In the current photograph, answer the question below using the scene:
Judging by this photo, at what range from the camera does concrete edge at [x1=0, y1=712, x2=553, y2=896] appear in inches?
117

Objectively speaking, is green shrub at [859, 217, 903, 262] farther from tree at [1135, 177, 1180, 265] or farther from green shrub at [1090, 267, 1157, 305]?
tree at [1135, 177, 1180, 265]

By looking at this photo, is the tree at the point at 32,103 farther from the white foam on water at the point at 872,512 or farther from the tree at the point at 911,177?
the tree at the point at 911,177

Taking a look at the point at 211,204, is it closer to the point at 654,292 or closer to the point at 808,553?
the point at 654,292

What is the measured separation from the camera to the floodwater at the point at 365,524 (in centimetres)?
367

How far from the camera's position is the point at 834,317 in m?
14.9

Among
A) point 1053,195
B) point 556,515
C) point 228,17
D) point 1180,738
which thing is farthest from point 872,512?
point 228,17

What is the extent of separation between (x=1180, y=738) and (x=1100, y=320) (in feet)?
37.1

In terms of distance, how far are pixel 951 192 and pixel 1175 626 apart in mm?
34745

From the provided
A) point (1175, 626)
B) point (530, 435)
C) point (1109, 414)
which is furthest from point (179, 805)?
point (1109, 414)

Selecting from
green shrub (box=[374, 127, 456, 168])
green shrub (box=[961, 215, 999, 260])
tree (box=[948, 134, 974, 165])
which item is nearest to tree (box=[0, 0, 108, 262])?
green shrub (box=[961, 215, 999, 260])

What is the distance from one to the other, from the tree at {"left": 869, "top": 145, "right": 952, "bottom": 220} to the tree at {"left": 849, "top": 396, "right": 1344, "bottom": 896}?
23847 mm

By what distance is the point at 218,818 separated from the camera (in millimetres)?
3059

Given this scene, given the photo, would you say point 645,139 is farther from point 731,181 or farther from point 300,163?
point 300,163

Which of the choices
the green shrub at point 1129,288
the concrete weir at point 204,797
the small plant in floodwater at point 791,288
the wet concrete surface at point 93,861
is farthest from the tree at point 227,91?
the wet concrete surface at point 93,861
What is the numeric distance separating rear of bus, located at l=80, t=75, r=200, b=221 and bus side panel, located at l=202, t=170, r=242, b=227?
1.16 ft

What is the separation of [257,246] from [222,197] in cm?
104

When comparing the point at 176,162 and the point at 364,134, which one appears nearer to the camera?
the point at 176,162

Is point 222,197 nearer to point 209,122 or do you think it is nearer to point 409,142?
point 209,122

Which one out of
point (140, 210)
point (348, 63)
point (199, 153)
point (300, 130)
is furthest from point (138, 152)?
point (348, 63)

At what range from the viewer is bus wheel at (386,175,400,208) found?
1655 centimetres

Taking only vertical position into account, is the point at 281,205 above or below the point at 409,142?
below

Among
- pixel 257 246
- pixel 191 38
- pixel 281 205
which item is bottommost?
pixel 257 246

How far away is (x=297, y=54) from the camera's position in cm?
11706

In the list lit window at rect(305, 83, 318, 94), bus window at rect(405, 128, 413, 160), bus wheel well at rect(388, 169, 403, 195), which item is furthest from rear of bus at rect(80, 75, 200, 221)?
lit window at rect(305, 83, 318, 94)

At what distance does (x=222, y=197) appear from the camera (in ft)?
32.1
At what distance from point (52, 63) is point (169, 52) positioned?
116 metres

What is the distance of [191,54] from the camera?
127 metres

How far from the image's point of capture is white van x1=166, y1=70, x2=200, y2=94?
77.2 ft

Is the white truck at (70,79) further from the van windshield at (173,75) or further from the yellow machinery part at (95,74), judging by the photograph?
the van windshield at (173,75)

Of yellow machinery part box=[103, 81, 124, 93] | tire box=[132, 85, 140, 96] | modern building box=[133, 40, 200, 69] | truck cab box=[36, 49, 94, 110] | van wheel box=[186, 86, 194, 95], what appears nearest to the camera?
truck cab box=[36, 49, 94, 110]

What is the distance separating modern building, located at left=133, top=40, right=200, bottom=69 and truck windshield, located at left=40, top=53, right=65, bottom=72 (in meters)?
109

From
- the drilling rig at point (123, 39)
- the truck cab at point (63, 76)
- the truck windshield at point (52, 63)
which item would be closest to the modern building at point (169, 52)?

* [The request] Reproduce every line of the listing above verbatim, from first to last.

* [The reply]
In the current photograph, answer the question below using the scene:
Judging by this photo, at what range from the camera does concrete edge at [x1=0, y1=712, x2=553, y2=896] appear in inches?
117

Objectively speaking, is green shrub at [859, 217, 903, 262] farther from tree at [1135, 177, 1180, 265] or farther from green shrub at [1090, 267, 1157, 305]?
tree at [1135, 177, 1180, 265]

By looking at this photo, is the tree at the point at 32,103 farther from the white foam on water at the point at 872,512 or farther from the tree at the point at 911,177?
the tree at the point at 911,177

Taking a look at the point at 211,204, is it closer to the point at 654,292 or closer to the point at 808,553?
the point at 654,292

What is the measured separation from the camera to the floodwater at the point at 365,524 (in centimetres)?
367

How far from the camera's position is the point at 834,317 in m?
14.9

Among
A) point 1053,195
B) point 556,515
C) point 228,17
D) point 1180,738
which thing is farthest from point 872,512?
point 228,17

What is the extent of separation between (x=1180, y=738) and (x=1100, y=320) (in feet)?
37.1

In terms of distance, how far are pixel 951 192 and pixel 1175 626 apart in mm?
34745

From the provided
A) point (1175, 626)
B) point (530, 435)
C) point (1109, 414)
which is furthest from point (179, 805)?
point (1109, 414)

Selecting from
green shrub (box=[374, 127, 456, 168])
green shrub (box=[961, 215, 999, 260])
tree (box=[948, 134, 974, 165])
which item is nearest to tree (box=[0, 0, 108, 262])?
green shrub (box=[961, 215, 999, 260])

What is the distance from one to the other, from the tree at {"left": 869, "top": 145, "right": 952, "bottom": 220} to the tree at {"left": 849, "top": 396, "right": 1344, "bottom": 896}?
23847 mm

By what distance is the point at 218,818 separated from the camera (in millimetres)?
3059

Given this scene, given the photo, would you say point 645,139 is farther from point 731,181 or farther from point 300,163?
point 300,163

Which of the choices
the green shrub at point 1129,288
the concrete weir at point 204,797
the small plant in floodwater at point 791,288
the wet concrete surface at point 93,861
is farthest from the tree at point 227,91?
the wet concrete surface at point 93,861
What is the numeric distance separating rear of bus, located at l=80, t=75, r=200, b=221 and bus side panel, located at l=202, t=170, r=242, b=227?
1.16 ft

What is the separation of [257,246] from [222,197] in cm?
104

When comparing the point at 176,162 and the point at 364,134, which one appears nearer to the camera?
the point at 176,162

Is point 222,197 nearer to point 209,122 or do you think it is nearer to point 409,142?
point 209,122

Which one out of
point (140, 210)
point (348, 63)
point (199, 153)
point (300, 130)
is furthest from point (138, 152)?
point (348, 63)

At what range from the viewer is bus wheel at (386,175,400,208) found?
1655 centimetres

Taking only vertical position into account, is the point at 281,205 above or below the point at 409,142?
below

Among
- pixel 257 246
- pixel 191 38
- pixel 281 205
which item is bottommost?
pixel 257 246

How far away is (x=297, y=54) from the camera's position in cm?
11706

In the list lit window at rect(305, 83, 318, 94), bus window at rect(405, 128, 413, 160), bus wheel well at rect(388, 169, 403, 195), which item is furthest from rear of bus at rect(80, 75, 200, 221)?
lit window at rect(305, 83, 318, 94)

At what distance does (x=222, y=197) appear from the camera (in ft)?
32.1
At what distance from point (52, 63) is point (169, 52) positioned?
116 metres

What is the distance of [191,54] from the camera?
127 metres

How far from the image's point of capture is white van x1=166, y1=70, x2=200, y2=94?
77.2 ft

Is the white truck at (70,79) further from the van windshield at (173,75) or further from the yellow machinery part at (95,74), judging by the photograph?
the van windshield at (173,75)

Of yellow machinery part box=[103, 81, 124, 93] | tire box=[132, 85, 140, 96] | modern building box=[133, 40, 200, 69] | truck cab box=[36, 49, 94, 110] | van wheel box=[186, 86, 194, 95], what appears nearest to the camera?
truck cab box=[36, 49, 94, 110]

What is the distance separating modern building, located at left=133, top=40, right=200, bottom=69 and truck windshield, located at left=40, top=53, right=65, bottom=72 (in meters)?
109

From
- the drilling rig at point (123, 39)
- the truck cab at point (63, 76)
- the truck windshield at point (52, 63)
which item would be closest to the modern building at point (169, 52)?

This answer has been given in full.